The funky little log bridge over the river is probably related to all this sheep activity. Neither the dogs nor the horses need it to cross the river, but I’ll bet they sometimes need to drive a truck to the other side for sheep-related reasons.
I drive around the neighborhood a bit to try to pinpoint where I am (I succeeded!), then with some regret, turn around and head back to from whence I came.
Retracing my path from yesterday, I go straight through the oh so prosperous town of Ketchum and on to the (relatively) working class town of Hailey. The Black Owl looked like the perfect spot on Yelp and boy was it ever! Everything looked so good that I ordered both a goodie and breakfast! I was halfway through my perfect, flaky almond scone when my breakfast bowl came. I polished off the yummy bowl and returned to the scone. I am having strong feelings of deja vu here. A hipster coffee house on the residential street paralleling the main street, with a little picket fence and a yard. My detailed and voluminous records (this web site) show that I haven’t been on Idaho 75 in all my trips up here, so I must not have been to this cafe. I will chew on this mystery for quite a while.
Soon I am back out of the mountains, where I cut off a corner on US 20 to US 26 and head east across northern edge of the vast lava plain that is central Idaho between the Snake and the Sawtooths, heading for Craters of the Moon.

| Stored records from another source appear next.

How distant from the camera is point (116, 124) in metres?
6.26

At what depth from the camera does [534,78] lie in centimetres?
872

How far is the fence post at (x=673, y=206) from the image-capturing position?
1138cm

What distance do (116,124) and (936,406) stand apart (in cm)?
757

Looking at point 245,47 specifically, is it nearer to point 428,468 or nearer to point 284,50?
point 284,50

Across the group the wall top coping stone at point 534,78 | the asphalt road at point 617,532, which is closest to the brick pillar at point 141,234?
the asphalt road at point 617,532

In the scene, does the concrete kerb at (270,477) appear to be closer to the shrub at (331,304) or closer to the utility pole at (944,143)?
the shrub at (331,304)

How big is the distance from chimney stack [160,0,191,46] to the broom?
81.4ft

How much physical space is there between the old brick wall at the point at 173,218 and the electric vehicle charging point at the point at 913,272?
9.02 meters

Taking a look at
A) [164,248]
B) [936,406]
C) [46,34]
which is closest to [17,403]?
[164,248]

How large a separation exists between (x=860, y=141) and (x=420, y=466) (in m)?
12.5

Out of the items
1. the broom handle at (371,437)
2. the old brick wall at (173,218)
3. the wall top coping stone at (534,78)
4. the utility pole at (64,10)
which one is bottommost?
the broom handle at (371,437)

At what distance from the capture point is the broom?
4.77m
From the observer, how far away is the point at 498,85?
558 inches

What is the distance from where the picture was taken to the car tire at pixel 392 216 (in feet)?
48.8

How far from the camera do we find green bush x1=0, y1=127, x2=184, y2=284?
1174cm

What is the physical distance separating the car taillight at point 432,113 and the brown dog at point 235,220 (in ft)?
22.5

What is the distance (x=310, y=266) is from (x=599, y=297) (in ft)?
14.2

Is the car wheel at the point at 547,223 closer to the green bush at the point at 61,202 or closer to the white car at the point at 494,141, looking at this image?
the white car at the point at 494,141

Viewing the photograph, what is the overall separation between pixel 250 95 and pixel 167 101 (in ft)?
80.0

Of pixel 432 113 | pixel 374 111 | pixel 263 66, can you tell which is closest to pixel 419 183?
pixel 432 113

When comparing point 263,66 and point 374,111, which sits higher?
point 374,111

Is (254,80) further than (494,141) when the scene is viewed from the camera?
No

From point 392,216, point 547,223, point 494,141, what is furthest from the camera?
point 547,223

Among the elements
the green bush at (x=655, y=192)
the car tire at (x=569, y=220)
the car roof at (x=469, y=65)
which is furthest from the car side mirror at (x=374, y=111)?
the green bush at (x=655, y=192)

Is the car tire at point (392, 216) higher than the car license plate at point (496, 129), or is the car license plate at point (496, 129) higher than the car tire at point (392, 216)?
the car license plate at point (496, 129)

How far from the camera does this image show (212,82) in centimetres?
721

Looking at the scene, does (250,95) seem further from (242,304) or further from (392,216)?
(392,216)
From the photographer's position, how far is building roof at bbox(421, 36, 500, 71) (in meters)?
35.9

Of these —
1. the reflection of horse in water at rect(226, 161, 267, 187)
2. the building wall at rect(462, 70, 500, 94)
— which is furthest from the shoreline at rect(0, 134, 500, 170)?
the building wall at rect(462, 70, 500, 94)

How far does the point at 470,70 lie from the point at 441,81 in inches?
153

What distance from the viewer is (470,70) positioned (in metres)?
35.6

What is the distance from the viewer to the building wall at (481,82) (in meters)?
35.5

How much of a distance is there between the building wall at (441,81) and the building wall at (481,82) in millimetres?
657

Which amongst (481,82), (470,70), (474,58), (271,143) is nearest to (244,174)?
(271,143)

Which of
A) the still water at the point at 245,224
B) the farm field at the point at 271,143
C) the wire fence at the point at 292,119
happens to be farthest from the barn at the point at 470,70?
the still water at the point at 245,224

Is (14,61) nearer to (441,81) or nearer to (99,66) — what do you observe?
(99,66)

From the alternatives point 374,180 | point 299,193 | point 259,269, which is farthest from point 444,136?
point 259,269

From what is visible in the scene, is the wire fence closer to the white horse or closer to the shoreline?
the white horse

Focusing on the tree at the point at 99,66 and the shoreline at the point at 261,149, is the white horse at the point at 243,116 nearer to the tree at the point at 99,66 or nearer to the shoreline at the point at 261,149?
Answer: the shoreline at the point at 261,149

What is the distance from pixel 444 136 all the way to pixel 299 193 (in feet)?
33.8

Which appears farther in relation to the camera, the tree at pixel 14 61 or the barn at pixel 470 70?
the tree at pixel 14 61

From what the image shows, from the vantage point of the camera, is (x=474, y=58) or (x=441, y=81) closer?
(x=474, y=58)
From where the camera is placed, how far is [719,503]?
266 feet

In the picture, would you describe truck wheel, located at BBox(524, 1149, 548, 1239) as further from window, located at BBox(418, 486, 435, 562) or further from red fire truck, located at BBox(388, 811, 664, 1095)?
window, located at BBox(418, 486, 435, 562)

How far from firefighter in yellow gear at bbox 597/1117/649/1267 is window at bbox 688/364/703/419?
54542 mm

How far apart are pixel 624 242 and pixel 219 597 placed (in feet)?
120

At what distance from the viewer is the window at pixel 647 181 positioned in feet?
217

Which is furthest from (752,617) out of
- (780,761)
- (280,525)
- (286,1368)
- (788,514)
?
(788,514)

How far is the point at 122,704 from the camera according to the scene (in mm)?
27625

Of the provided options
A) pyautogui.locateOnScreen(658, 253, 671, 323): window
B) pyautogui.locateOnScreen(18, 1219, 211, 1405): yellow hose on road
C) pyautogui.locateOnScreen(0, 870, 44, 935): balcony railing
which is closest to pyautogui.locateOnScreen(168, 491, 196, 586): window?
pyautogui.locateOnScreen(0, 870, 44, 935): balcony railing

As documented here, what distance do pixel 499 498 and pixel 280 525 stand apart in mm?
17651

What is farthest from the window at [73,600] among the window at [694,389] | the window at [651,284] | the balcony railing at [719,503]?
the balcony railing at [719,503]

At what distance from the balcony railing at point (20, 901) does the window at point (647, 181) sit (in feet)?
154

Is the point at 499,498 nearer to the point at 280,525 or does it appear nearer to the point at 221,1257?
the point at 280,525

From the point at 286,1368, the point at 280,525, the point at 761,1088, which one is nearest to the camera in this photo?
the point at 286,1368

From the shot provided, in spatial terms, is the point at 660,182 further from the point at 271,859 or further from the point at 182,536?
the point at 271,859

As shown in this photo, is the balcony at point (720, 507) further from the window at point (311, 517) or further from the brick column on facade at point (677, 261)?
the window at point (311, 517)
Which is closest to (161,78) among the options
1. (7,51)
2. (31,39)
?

Eerie lava beds moonscape. Really cool to have a campground in such a surreal placetonight:
Campground was closed last trip. I think they made the first loop more big rig friendly. The second loop is still a funky little maze of strange sites and hidden niches ... with a very nice newly paved road.
Site 30 is slichtly sheltered (bitter cold and windy tonight), but as a bonus its tent area is a perfect sunset viewing spot ... if I can last that long in this wind!
The forecast here was for cold and windy, which is definitely better than cold, windy AND wet, but man is it a bitter, bitter wind! I took a little walk – out the campground and up to the Visitor Center on the off chance that they had wifi or phone reception (no and no), and I was chilled to the bone by the time I got back.The tent area for my campsite is a little hollow in the lava down a narrow, rough path that opens up into quite a nice view of sunset and the lava fields. Cool! Despite the weather I really do love it here, the setting is just so fucking weird and unlike anything in ones normal experience. I woulda loved Challis hot Springs even more, but I’m good with my decision.
There’s something really cool about spending the night in the middle of fields of rough black lava as far as the eye can see, but the weather was not pleasant.